También he reflexionado sobre la posibilidad que tuve de ver cosas y conocer gente que nunca antes había visto. Con Laura estábamos ahí, uno frente al otro, pero nunca nos habíamos fijado realmente. Y cuando la vida se detuvo y nos obligó a reestructurar nuestras rutinas, al fin pudimos vernos. Sin adornos, sin estímulos externos. Solo dos seres humanos en un estado de espera. ¿Esperando qué? Que pasara la pandemia, probablemente, pero lo que no nos dábamos cuenta es que la vida ocurría mientras esperábamos.

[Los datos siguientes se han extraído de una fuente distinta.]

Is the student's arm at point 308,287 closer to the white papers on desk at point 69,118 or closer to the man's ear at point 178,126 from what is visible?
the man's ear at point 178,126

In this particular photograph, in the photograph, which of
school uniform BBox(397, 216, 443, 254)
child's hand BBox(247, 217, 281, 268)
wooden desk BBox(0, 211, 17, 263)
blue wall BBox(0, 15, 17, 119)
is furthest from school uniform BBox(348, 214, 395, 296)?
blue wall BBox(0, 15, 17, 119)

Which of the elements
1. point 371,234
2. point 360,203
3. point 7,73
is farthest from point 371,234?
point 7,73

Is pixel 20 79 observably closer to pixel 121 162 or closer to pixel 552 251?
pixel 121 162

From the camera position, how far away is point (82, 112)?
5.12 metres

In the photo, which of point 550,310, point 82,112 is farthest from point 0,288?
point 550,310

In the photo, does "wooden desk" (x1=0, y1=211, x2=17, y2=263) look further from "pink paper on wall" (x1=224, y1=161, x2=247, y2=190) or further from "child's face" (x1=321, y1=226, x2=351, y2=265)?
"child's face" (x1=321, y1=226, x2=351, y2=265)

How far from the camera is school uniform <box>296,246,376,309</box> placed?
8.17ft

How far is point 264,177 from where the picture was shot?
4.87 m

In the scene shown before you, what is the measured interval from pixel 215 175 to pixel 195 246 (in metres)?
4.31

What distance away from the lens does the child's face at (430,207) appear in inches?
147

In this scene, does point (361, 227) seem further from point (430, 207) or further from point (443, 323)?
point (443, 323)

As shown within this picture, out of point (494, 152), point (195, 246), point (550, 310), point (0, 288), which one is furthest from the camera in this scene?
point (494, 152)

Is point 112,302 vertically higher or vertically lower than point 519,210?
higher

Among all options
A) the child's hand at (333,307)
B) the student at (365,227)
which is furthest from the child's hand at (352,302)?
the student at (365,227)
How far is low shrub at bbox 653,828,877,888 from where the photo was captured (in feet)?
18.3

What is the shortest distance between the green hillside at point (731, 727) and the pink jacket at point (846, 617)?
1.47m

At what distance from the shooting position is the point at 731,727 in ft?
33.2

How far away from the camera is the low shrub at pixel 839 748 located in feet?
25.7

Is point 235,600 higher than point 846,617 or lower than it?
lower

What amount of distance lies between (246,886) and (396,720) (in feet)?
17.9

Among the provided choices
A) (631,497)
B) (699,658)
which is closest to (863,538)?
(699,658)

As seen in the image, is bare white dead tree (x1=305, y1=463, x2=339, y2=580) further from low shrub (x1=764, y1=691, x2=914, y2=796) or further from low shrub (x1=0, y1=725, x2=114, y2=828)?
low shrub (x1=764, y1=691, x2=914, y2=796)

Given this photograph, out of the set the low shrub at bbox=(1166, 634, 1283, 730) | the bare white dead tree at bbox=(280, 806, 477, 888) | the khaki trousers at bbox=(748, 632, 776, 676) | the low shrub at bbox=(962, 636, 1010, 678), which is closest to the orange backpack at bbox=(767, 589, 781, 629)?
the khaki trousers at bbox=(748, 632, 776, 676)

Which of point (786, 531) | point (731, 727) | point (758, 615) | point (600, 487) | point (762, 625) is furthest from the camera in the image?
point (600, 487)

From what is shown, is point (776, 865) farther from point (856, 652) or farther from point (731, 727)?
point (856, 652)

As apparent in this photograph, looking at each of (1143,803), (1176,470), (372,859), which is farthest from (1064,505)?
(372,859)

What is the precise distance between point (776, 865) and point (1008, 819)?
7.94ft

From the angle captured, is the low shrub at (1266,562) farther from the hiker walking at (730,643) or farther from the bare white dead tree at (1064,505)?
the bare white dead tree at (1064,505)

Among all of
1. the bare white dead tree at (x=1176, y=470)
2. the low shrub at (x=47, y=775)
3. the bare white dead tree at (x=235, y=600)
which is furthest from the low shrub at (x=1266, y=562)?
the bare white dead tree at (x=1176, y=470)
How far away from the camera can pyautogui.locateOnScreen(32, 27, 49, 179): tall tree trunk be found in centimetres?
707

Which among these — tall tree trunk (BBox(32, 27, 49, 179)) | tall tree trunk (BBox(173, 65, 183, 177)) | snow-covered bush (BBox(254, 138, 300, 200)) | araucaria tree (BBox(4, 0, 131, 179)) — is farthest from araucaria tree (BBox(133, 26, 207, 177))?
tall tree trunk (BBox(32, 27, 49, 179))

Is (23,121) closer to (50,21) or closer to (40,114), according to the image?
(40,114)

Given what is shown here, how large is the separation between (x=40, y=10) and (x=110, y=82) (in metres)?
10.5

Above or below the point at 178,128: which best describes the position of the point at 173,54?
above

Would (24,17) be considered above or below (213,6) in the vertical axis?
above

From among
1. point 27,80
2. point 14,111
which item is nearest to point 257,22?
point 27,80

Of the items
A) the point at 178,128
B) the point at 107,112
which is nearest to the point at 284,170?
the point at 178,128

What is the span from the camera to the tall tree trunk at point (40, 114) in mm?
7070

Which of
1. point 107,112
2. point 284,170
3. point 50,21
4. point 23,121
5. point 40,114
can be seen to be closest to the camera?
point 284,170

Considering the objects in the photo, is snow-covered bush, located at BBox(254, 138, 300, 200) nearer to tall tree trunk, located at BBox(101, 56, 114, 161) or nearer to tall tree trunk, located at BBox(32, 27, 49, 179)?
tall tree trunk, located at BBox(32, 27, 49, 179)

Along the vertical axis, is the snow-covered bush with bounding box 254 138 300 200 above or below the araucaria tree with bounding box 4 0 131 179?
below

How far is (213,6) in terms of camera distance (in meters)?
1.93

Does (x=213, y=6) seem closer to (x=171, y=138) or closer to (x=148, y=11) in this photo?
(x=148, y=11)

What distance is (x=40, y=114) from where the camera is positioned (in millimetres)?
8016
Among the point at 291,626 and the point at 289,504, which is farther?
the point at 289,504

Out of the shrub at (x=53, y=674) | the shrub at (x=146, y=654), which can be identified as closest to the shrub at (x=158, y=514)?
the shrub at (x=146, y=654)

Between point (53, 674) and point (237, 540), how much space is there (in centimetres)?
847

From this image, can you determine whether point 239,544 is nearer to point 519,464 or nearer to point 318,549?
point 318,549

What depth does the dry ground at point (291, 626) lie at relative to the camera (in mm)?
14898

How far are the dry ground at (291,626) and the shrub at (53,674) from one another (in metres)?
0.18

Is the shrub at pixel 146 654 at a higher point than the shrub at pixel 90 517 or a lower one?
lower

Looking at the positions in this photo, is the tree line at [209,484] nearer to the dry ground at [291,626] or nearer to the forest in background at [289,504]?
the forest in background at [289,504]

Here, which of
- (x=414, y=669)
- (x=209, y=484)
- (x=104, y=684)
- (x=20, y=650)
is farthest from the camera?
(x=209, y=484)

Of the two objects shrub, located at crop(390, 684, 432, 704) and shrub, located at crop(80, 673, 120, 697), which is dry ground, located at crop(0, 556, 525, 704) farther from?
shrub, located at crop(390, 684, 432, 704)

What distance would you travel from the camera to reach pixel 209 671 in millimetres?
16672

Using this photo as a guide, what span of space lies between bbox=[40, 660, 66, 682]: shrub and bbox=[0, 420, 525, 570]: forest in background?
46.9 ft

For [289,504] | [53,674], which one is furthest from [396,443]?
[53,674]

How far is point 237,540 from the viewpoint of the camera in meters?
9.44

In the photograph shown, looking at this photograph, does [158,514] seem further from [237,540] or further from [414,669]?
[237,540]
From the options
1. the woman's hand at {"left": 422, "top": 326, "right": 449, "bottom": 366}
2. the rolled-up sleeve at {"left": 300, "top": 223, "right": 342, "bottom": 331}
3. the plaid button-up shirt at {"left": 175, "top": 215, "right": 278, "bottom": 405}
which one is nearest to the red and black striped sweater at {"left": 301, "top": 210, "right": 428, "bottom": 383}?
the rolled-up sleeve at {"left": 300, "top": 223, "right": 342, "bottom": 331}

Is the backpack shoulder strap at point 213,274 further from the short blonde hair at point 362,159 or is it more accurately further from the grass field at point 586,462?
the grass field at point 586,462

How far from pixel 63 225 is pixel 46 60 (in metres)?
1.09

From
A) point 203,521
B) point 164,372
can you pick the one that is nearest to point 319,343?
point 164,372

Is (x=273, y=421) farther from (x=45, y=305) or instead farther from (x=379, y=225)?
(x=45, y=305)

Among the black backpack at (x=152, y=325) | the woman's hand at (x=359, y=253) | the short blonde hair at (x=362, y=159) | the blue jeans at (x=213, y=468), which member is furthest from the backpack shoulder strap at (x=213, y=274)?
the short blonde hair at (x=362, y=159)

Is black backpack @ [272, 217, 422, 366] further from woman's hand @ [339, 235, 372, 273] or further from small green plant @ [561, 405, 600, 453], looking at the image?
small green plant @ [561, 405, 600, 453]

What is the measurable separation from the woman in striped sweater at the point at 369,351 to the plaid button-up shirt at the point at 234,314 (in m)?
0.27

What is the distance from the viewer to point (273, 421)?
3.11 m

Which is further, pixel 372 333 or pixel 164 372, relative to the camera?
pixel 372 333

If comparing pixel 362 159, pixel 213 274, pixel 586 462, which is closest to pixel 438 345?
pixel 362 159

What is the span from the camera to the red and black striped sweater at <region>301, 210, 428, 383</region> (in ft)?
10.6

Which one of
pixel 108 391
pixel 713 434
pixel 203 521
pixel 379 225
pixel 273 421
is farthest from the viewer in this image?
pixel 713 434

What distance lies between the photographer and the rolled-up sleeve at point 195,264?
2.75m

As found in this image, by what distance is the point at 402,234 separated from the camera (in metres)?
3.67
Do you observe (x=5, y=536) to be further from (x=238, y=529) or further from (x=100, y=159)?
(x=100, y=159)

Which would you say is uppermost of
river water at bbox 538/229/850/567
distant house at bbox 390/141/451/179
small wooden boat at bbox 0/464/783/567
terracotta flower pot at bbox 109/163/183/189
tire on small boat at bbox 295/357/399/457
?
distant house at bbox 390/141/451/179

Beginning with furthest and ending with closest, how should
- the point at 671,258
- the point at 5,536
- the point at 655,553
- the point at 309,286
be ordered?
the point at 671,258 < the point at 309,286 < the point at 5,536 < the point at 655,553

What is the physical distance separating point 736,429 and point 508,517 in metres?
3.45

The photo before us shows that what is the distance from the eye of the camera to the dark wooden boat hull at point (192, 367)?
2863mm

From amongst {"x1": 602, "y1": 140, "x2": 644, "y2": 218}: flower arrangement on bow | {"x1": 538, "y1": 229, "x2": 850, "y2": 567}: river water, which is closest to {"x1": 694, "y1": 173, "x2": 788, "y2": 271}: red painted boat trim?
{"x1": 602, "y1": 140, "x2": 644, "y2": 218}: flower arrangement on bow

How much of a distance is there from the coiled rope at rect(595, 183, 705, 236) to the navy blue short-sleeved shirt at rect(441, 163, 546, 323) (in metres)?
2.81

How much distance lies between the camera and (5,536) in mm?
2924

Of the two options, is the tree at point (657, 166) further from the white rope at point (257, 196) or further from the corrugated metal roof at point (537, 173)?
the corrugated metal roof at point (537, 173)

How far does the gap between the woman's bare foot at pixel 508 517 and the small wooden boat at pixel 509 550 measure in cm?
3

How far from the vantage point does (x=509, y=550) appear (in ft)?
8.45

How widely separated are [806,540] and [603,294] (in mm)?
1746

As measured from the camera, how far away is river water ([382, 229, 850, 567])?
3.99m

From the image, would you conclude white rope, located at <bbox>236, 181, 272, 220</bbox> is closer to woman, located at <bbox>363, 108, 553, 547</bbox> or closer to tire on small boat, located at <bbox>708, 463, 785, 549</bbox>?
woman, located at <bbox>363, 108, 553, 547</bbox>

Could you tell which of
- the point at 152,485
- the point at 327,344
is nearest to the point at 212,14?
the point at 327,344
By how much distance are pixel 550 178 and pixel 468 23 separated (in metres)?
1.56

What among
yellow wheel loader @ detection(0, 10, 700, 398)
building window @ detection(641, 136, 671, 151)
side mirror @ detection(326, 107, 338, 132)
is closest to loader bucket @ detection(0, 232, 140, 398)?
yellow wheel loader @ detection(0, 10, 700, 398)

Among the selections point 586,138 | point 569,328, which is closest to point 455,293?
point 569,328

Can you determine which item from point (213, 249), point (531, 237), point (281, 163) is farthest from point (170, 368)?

Ella me confesó que nunca se había fijado en mí. Yo sí la había visto de reojo alguna vez, pero también estaba muy atrapado y envuelto en mi propia vida. Y por eso nunca nos habíamos visto realmente. Este último tiempo, en cambio, hemos aprendido a reconocer a nuestros vecinos e interactuar con la gente que nos rodea. Hemos identificado a cada uno. Es fuerte pensar que estábamos tan frenéticos que no alcanzábamos a ver lo que estaba al frente, literalmente. Ella y yo vivíamos a dos puertas de diferencia, pero nunca habíamos compartido más de dos palabras.
Es lindo darse cuenta de que justo ahí, a pocos metros, puede haber alguien especial con la que puedes congeniar. Es lindo darse la oportunidad de vivirlo. Siempre estamos buscando en otros lados, en otras plataformas, en otros espacios, pero puede haber alguien al lado que pasamos por alto. Que no logramos ver. Estamos tan apurados que solo miramos mucho más allá y nos perdemos lo que está al frente. Estamos con miras hacia el futuro, pensado a largo plazo, pero nos perdemos el ahora. Yo decidí no perdérmelo más, porque es muy hermoso lo que ocurre cuando te permites estar ahí".
Teo Araya (33) es biólogo y amante de los cómics.